5.2. Manipulation Check and Direct-Effect Analysis for Homophonic Pun Rhetoric by Green Brands

Manipulation Check for Homophonic Pun Rhetoric: First, the group variable was dummy coded (homophonic pun rhetoric group = 1; control group = 0). An independent samples t-test was conducted with the manipulation check item (“This advertisement used a homophonic pun strategy”) as the dependent variable. Results showed that participants in the homophonic pun group reported significantly higher agreement compared to those in the control group (Mhomophonic pun = 6.07, SD = 0.79 vs. Mcontrol group = 2.96, SD = 1.33; t (398) = 28.397, p < 0.001). These results indicate that the manipulation of the homophonic pun rhetoric was successful.
Direct Effect of Green Brand Homophonic Pun Rhetoric on Green Purchase Intentions: First, the group variable was dummy coded (homophonic pun rhetoric group = 1; control group = 0). A one-way ANOVA was conducted with green purchase intentions as the dependent variable. Results revealed a significant difference in green purchase intentions based on the rhetorical strategy. Participants exposed to homophonic pun rhetoric reported significantly higher purchase intentions compared to those exposed to control group (Mhomophonic pun = 4.20, SD = 1.31 vs. Mcontrol group = 3.55, SD = 1.33; F (2, 398) = 24.323, p < 0.001). These findings suggest that, compared to non-pun rhetoric, homophonic pun rhetoric is more effective in stimulating consumers’ green purchase intentions.

== RECORDS SUPPLIED ==
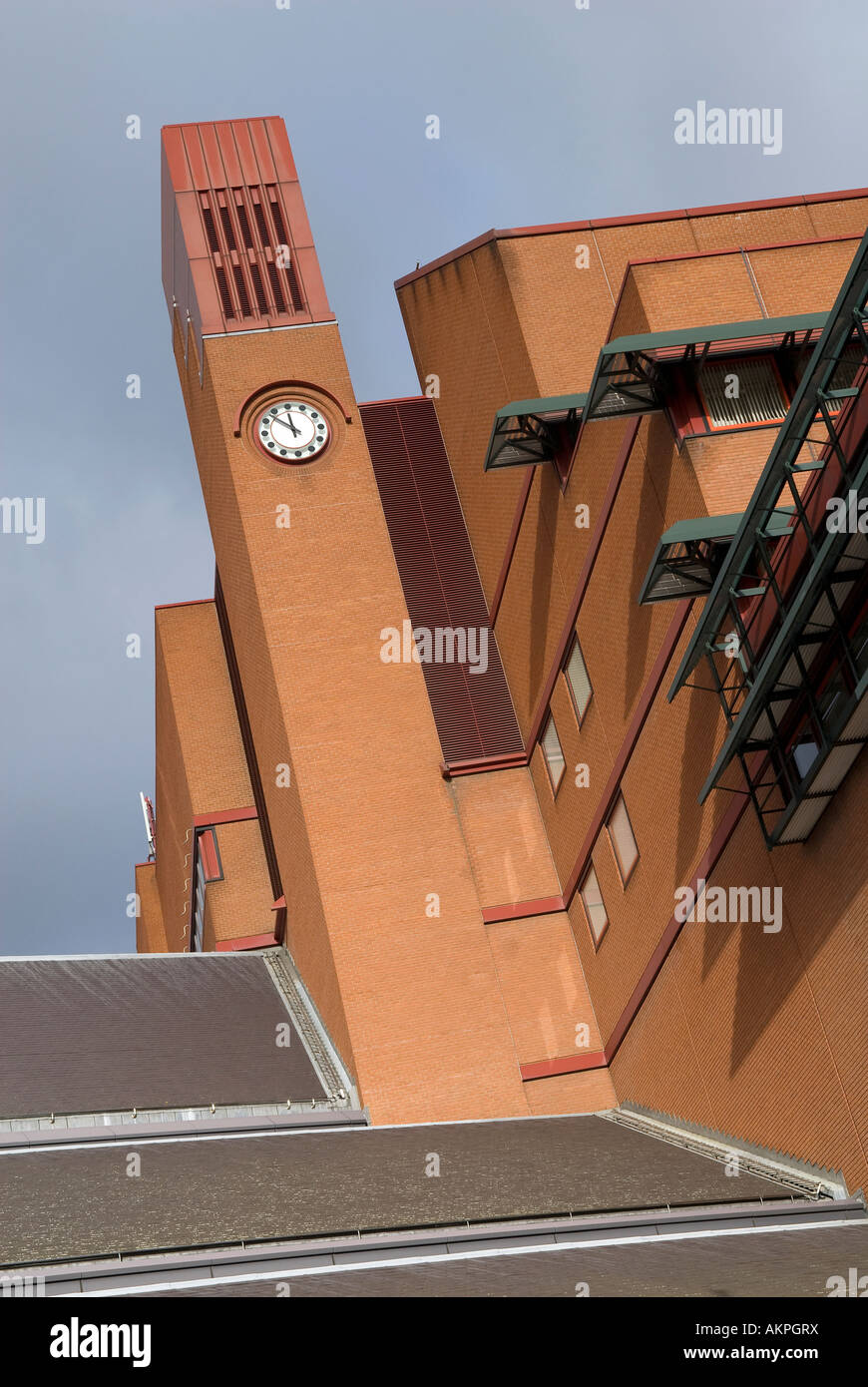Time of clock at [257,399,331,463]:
---
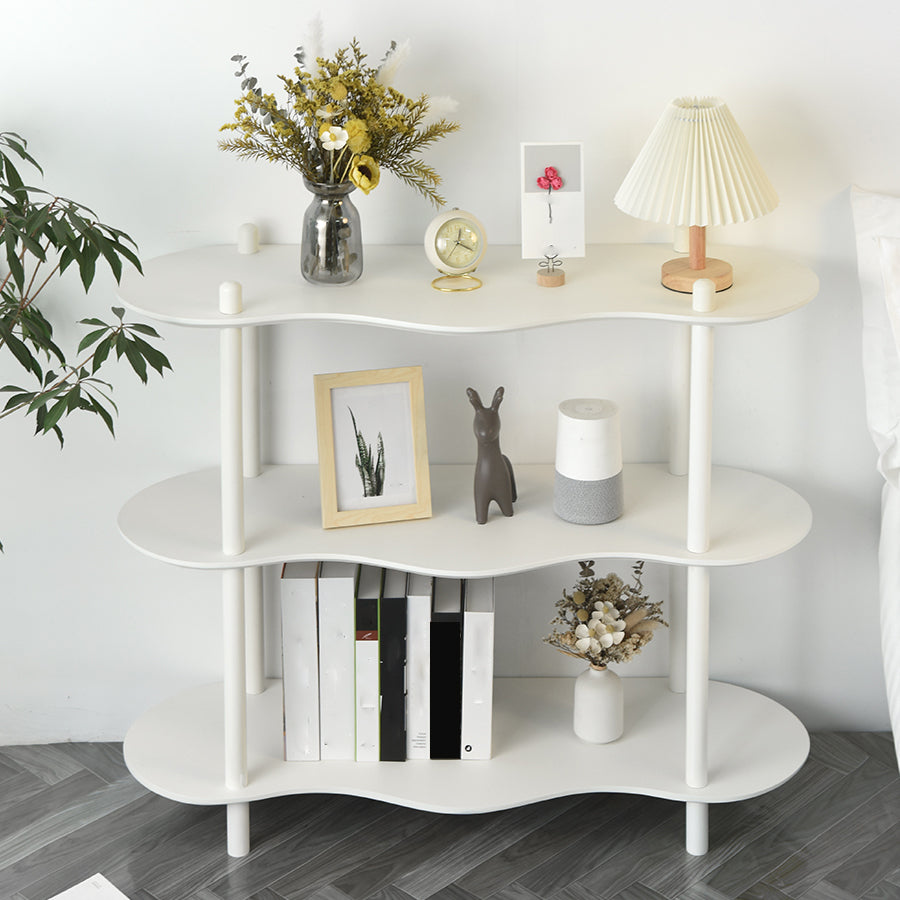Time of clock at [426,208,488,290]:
...
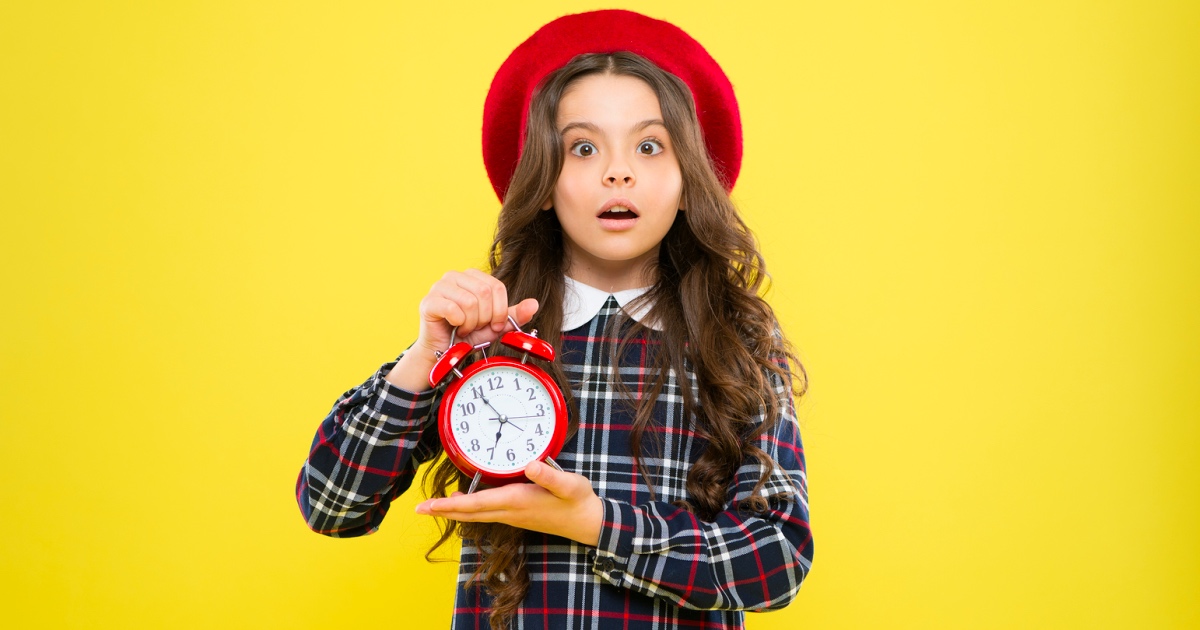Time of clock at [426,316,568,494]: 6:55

== WORK INSTRUCTIONS ==
In the excerpt on homophonic pun rhetoric by green brands, rewrite the paragraph beginning "Manipulation Check for Homophonic Pun Rhetoric" as a short bulleted list that keeps its main facts.

== TASK RESULT ==
- The group variable was dummy coded: homophonic pun rhetoric group = 1, control group = 0.
- An independent samples t-test was run with the manipulation check item ("This advertisement used a homophonic pun strategy") as the dependent variable.
- The homophonic pun group reported significantly higher agreement than the control group (M = 6.07, SD = 0.79 vs. M = 2.96, SD = 1.33; t (398) = 28.397, p < 0.001).
- The manipulation of the homophonic pun rhetoric was therefore successful.